WORK INSTRUCTION:
Write out all of the records precisely. Skip anything that is a picture.

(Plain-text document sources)
* * * * * * * * *
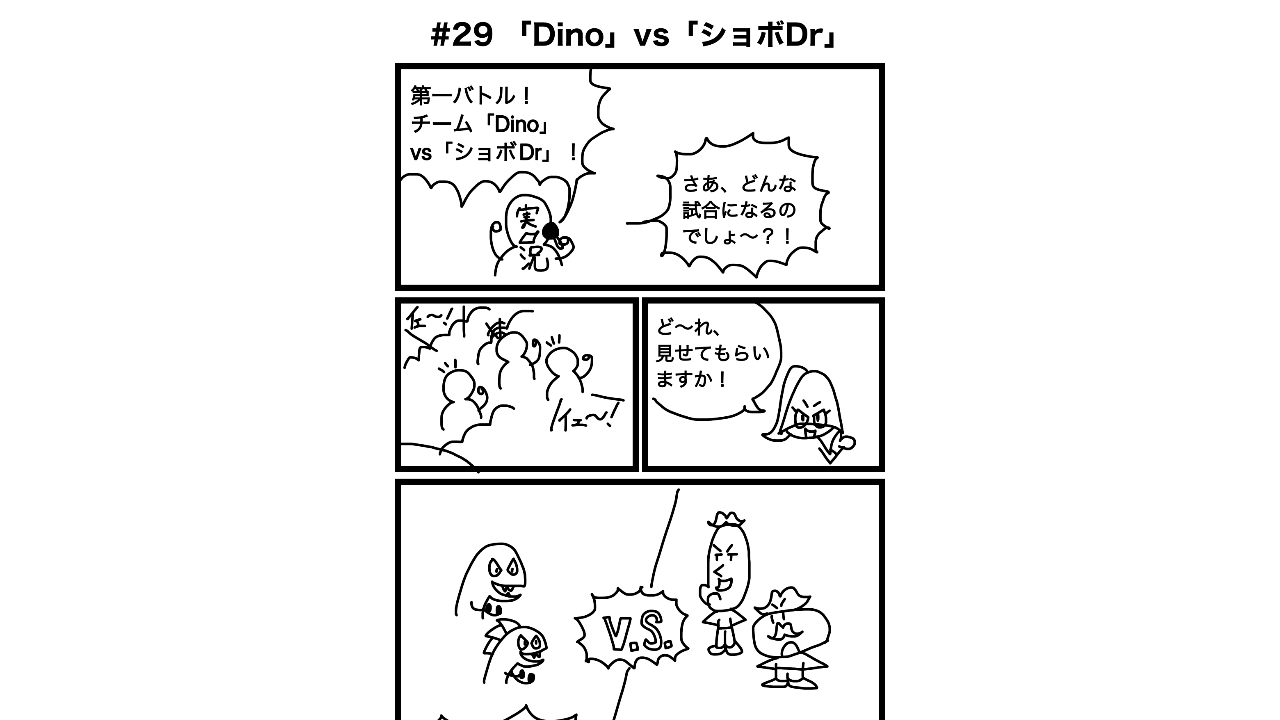

--- FILE ---
content_type: text/html;charset=UTF-8
request_url: https://manga.line.me/indies/book/article?id=116104
body_size: 2458
content:
<!DOCTYPE html>
<html prefix="fb: http://www.facebook.com/2008/fbml">
  <head>
    <meta charset="UTF-8">
    <meta name="viewport" content="width=device-width, initial-scale=1">
    <title>
      
        おきらくアドベンチャー 「Dino」vs「ショボDr」｜タンブルウィード｜LINE マンガ
      
    </title>

    <meta http-equiv="X-UA-Compatible" content="IE=edge">
    
      <meta
        name="description"
        content="おきらくアドベンチャー 「Dino」vs「ショボDr」｜"
      >
      <meta
        property="og:description"
        content="おきらくアドベンチャー 「Dino」vs「ショボDr」｜"
      >
      <meta
        name="keywords"
        content="タンブルウィード,おきらくアドベンチャー 「Dino」vs「ショボDr」,,,,LINE,マンガ,漫画,まんが,立ち読み,無料"
      >
      <meta
        content="https://manga.line.me/book/detail?id=116104"
        property="og:url"
      >
      <meta content="https://cdn-manga-static-file-origin.ldf-static.net/router/indies_book/VHFXt17SvAoK56MQlUblDq3o.jpg" property="og:image">
    
    <link href="https://cdn-manga-static-file-origin.ldf-static.net/web/webtoon-linemanga-web/line_manga_web/edge/pc/css/mangaweb_dfb9164cd6f3b6e77984659985cc156ceb4a8aa2.css" rel="stylesheet">
    <link rel="apple-touch-icon" href="https://cdn-manga-static-file-origin.ldf-static.net/web/webtoon-linemanga-web/line_manga_web/edge/pc/img/apple_touch_icon_v6.png">
<link rel="icon" href="https://cdn-manga-static-file-origin.ldf-static.net/web/webtoon-linemanga-web/line_manga_web/edge/pc/img/favicon_v6.png" sizes="192x192">
<link rel="shortcut icon" href="https://cdn-manga-static-file-origin.ldf-static.net/web/webtoon-linemanga-web/line_manga_web/edge/pc/img/favicon_v6.ico" type="image/x-icon">

    <script>
      (function(i,s,o,g,r,a,m){i['GoogleAnalyticsObject']=r;i[r]=i[r]||function(){ (i[r].q=i[r].q||[]).push(arguments)},i[r].l=1*new Date();a=s.createElement(o),m=s.getElementsByTagName(o)[0];a.async=1;a.src=g;m.parentNode.insertBefore(a,m)})(window,document,'script','//www.google-analytics.com/analytics.js','ga');
      ga('create', 'UA-55451058-1', 'auto', {'sampleRate': 10});
      ga('send', 'pageview');
    </script>
    
  <!-- Google Tag Manager -->
  <script>(function(w,d,s,l,i){w[l]=w[l]||[];w[l].push({'gtm.start':
  new Date().getTime(),event:'gtm.js'});var f=d.getElementsByTagName(s)[0],
  j=d.createElement(s),dl=l!='dataLayer'?'&l='+l:'';j.async=true;j.src=
  'https://www.googletagmanager.com/gtm.js?id='+i+dl;f.parentNode.insertBefore(j,f);
  })(window,document,'script','dataLayer',"GTM-KRK9LLQ");</script>
  <!-- End Google Tag Manager -->





    <noscript>
      <div style="position: absolute; top: 0px; bottom: 0px; z-index: 999; left: 0px; right: 0px; background: rgba(6, 6, 6, 0.6);">
        <div class="MdLYR10" style="position: absolute; top: 50%; left: 50%; width: 400px; height: 180px; margin: -123.5px 0px 0px -200px;">
          <div class="mdLYR10Body">
            <p class="mdLYR10Txt">JavaScriptが無効になっています。<br>
              正常にLINE マンガをご利用いただくために、<br>
              JavaScriptの設定を有効にしてください。
            </p>
          </div>
        </div>
      </div>
    </noscript>

  </head>

  <body>
    
<!-- Google Tag Manager (noscript) -->
<noscript><iframe src="https://www.googletagmanager.com/ns.html?id=GTM-KRK9LLQ"
  height="0" width="0" style="display:none;visibility:hidden"></iframe></noscript>
  <!-- End Google Tag Manager (noscript) -->



    <div id="root"></div>
    <script>
      var imgs = {};
      var links = {};
      
        imgs[0] = {
          'url':    'https://cdn-manga-static-file-origin.ldf-static.net/router/indies_book/v191GXGaEksfc9zl5K1ornXD.png',
          'height': 2048,
          'width': 1536
        };
        links[0] = [];
        
      
        imgs[1] = {
          'url':    'https://cdn-manga-static-file-origin.ldf-static.net/router/indies_book/uaqSGzNpnAIugByIJXVH0oRS.png',
          'height': 2048,
          'width': 1536
        };
        links[1] = [];
        
      
        imgs[2] = {
          'url':    'https://cdn-manga-static-file-origin.ldf-static.net/router/indies_book/1lgE1svEVIYbyPZRKiTUiluT.png',
          'height': 2048,
          'width': 1536
        };
        links[2] = [];
        
      

      var portal_pages = {};
      

      var portal_tocs = [];
      

      var OPTION = {
          API_PATH: '',
          productName: 'おきらくアドベンチャー',
          isLoggedIn: false,
          nickname: "",
          show_modal: 0,
          containerClass: '.fnViewerContainer',
          imgs: imgs,
          links: links,
          start_point: 1,
          bookId: '116104',
          productId: '10089',
          isSubscribed: 0,
          is_private_brand: 0,
          mediado_token: '',
          mediado_contents_url: '',
          mediado_contents_file: '',
          orientation: 'vertical',
          isPortal:  false ,
          portalPages: portal_pages,
          portalTocs: portal_tocs,
          likedCount: 2,
          isLiked: 0,
          isSubscribed: 0,
          title: '「Dino」vs「ショボDr」',
          description: decodeURIComponent(''),
          thumbnailUrl: 'https://cdn-manga-static-file-origin.ldf-static.net/router/indies_book/VHFXt17SvAoK56MQlUblDq3o.jpg',
          isConclusion: 0,
          authorName: 'タンブルウィード',
          authorProfileImageUrl: 'https://cdn-manga-static-file-origin.ldf-static.net/router/indies_author/13r59NUctMTXSU32A4XayZB8.PNG',
          authorComment: '久しぶりの投稿となりました！これからもよろしくゥゥゥ！',
          shareFacebookUrl: 'https://app-manga.line.me/schema/timeline_indies/96579/',
          shareTwitterUrl: 'https://app-manga.line.me/schema/timeline_indies/96579/',
          shareLineUrl: 'https://app-manga.line.me/schema/timeline_indies/96579/',
          shareText: '【無料】「おきらくアドベンチャー」を読んでるよ！LINEマンガなら今すぐ無料で第1話が読める！',
          hashtags: 'LINEマンガ',
          valuation: null,
          
          
          
            next_book: {
              id: '116367',
              volume: 30,
              name: '「イケイケ」vs「おきらく」',
              thumbnail: '',
              
            },
          
          
            commentCount: 1,
            isCommented: 0,
            maxChargeVolume:  null ,
          
          is_during_web_periodic_campaign: false,
        };
        OPTION.bookType = 'indies'
        
    </script>
    <script
      type="text/javascript"
      src="https://cdn-manga-static-file-origin.ldf-static.net/web/webtoon-linemanga-web/line_manga_web/edge/pc/js/lc.line.mangaweb_dfb9164cd6f3b6e77984659985cc156ceb4a8aa2.js"
      crossorigin>
  </script>
  </body>
</html>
* * * * * * * * *
RESPONSE FOR THIS EXERCISE:
--- FILE ---
content_type: text/html;charset=UTF-8
request_url: https://manga.line.me/indies/book/article?id=116104
body_size: 2458
content:
<!DOCTYPE html>
<html prefix="fb: http://www.facebook.com/2008/fbml">
  <head>
    <meta charset="UTF-8">
    <meta name="viewport" content="width=device-width, initial-scale=1">
    <title>
      
        おきらくアドベンチャー 「Dino」vs「ショボDr」｜タンブルウィード｜LINE マンガ
      
    </title>

    <meta http-equiv="X-UA-Compatible" content="IE=edge">
    
      <meta
        name="description"
        content="おきらくアドベンチャー 「Dino」vs「ショボDr」｜"
      >
      <meta
        property="og:description"
        content="おきらくアドベンチャー 「Dino」vs「ショボDr」｜"
      >
      <meta
        name="keywords"
        content="タンブルウィード,おきらくアドベンチャー 「Dino」vs「ショボDr」,,,,LINE,マンガ,漫画,まんが,立ち読み,無料"
      >
      <meta
        content="https://manga.line.me/book/detail?id=116104"
        property="og:url"
      >
      <meta content="https://cdn-manga-static-file-origin.ldf-static.net/router/indies_book/VHFXt17SvAoK56MQlUblDq3o.jpg" property="og:image">
    
    <link href="https://cdn-manga-static-file-origin.ldf-static.net/web/webtoon-linemanga-web/line_manga_web/edge/pc/css/mangaweb_dfb9164cd6f3b6e77984659985cc156ceb4a8aa2.css" rel="stylesheet">
    <link rel="apple-touch-icon" href="https://cdn-manga-static-file-origin.ldf-static.net/web/webtoon-linemanga-web/line_manga_web/edge/pc/img/apple_touch_icon_v6.png">
<link rel="icon" href="https://cdn-manga-static-file-origin.ldf-static.net/web/webtoon-linemanga-web/line_manga_web/edge/pc/img/favicon_v6.png" sizes="192x192">
<link rel="shortcut icon" href="https://cdn-manga-static-file-origin.ldf-static.net/web/webtoon-linemanga-web/line_manga_web/edge/pc/img/favicon_v6.ico" type="image/x-icon">

    <script>
      (function(i,s,o,g,r,a,m){i['GoogleAnalyticsObject']=r;i[r]=i[r]||function(){ (i[r].q=i[r].q||[]).push(arguments)},i[r].l=1*new Date();a=s.createElement(o),m=s.getElementsByTagName(o)[0];a.async=1;a.src=g;m.parentNode.insertBefore(a,m)})(window,document,'script','//www.google-analytics.com/analytics.js','ga');
      ga('create', 'UA-55451058-1', 'auto', {'sampleRate': 10});
      ga('send', 'pageview');
    </script>
    
  <!-- Google Tag Manager -->
  <script>(function(w,d,s,l,i){w[l]=w[l]||[];w[l].push({'gtm.start':
  new Date().getTime(),event:'gtm.js'});var f=d.getElementsByTagName(s)[0],
  j=d.createElement(s),dl=l!='dataLayer'?'&l='+l:'';j.async=true;j.src=
  'https://www.googletagmanager.com/gtm.js?id='+i+dl;f.parentNode.insertBefore(j,f);
  })(window,document,'script','dataLayer',"GTM-KRK9LLQ");</script>
  <!-- End Google Tag Manager -->





    <noscript>
      <div style="position: absolute; top: 0px; bottom: 0px; z-index: 999; left: 0px; right: 0px; background: rgba(6, 6, 6, 0.6);">
        <div class="MdLYR10" style="position: absolute; top: 50%; left: 50%; width: 400px; height: 180px; margin: -123.5px 0px 0px -200px;">
          <div class="mdLYR10Body">
            <p class="mdLYR10Txt">JavaScriptが無効になっています。<br>
              正常にLINE マンガをご利用いただくために、<br>
              JavaScriptの設定を有効にしてください。
            </p>
          </div>
        </div>
      </div>
    </noscript>

  </head>

  <body>
    
<!-- Google Tag Manager (noscript) -->
<noscript><iframe src="https://www.googletagmanager.com/ns.html?id=GTM-KRK9LLQ"
  height="0" width="0" style="display:none;visibility:hidden"></iframe></noscript>
  <!-- End Google Tag Manager (noscript) -->



    <div id="root"></div>
    <script>
      var imgs = {};
      var links = {};
      
        imgs[0] = {
          'url':    'https://cdn-manga-static-file-origin.ldf-static.net/router/indies_book/v191GXGaEksfc9zl5K1ornXD.png',
          'height': 2048,
          'width': 1536
        };
        links[0] = [];
        
      
        imgs[1] = {
          'url':    'https://cdn-manga-static-file-origin.ldf-static.net/router/indies_book/uaqSGzNpnAIugByIJXVH0oRS.png',
          'height': 2048,
          'width': 1536
        };
        links[1] = [];
        
      
        imgs[2] = {
          'url':    'https://cdn-manga-static-file-origin.ldf-static.net/router/indies_book/1lgE1svEVIYbyPZRKiTUiluT.png',
          'height': 2048,
          'width': 1536
        };
        links[2] = [];
        
      

      var portal_pages = {};
      

      var portal_tocs = [];
      

      var OPTION = {
          API_PATH: '',
          productName: 'おきらくアドベンチャー',
          isLoggedIn: false,
          nickname: "",
          show_modal: 0,
          containerClass: '.fnViewerContainer',
          imgs: imgs,
          links: links,
          start_point: 1,
          bookId: '116104',
          productId: '10089',
          isSubscribed: 0,
          is_private_brand: 0,
          mediado_token: '',
          mediado_contents_url: '',
          mediado_contents_file: '',
          orientation: 'vertical',
          isPortal:  false ,
          portalPages: portal_pages,
          portalTocs: portal_tocs,
          likedCount: 2,
          isLiked: 0,
          isSubscribed: 0,
          title: '「Dino」vs「ショボDr」',
          description: decodeURIComponent(''),
          thumbnailUrl: 'https://cdn-manga-static-file-origin.ldf-static.net/router/indies_book/VHFXt17SvAoK56MQlUblDq3o.jpg',
          isConclusion: 0,
          authorName: 'タンブルウィード',
          authorProfileImageUrl: 'https://cdn-manga-static-file-origin.ldf-static.net/router/indies_author/13r59NUctMTXSU32A4XayZB8.PNG',
          authorComment: '久しぶりの投稿となりました！これからもよろしくゥゥゥ！',
          shareFacebookUrl: 'https://app-manga.line.me/schema/timeline_indies/96579/',
          shareTwitterUrl: 'https://app-manga.line.me/schema/timeline_indies/96579/',
          shareLineUrl: 'https://app-manga.line.me/schema/timeline_indies/96579/',
          shareText: '【無料】「おきらくアドベンチャー」を読んでるよ！LINEマンガなら今すぐ無料で第1話が読める！',
          hashtags: 'LINEマンガ',
          valuation: null,
          
          
          
            next_book: {
              id: '116367',
              volume: 30,
              name: '「イケイケ」vs「おきらく」',
              thumbnail: '',
              
            },
          
          
            commentCount: 1,
            isCommented: 0,
            maxChargeVolume:  null ,
          
          is_during_web_periodic_campaign: false,
        };
        OPTION.bookType = 'indies'
        
    </script>
    <script
      type="text/javascript"
      src="https://cdn-manga-static-file-origin.ldf-static.net/web/webtoon-linemanga-web/line_manga_web/edge/pc/js/lc.line.mangaweb_dfb9164cd6f3b6e77984659985cc156ceb4a8aa2.js"
      crossorigin>
  </script>
  </body>
</html>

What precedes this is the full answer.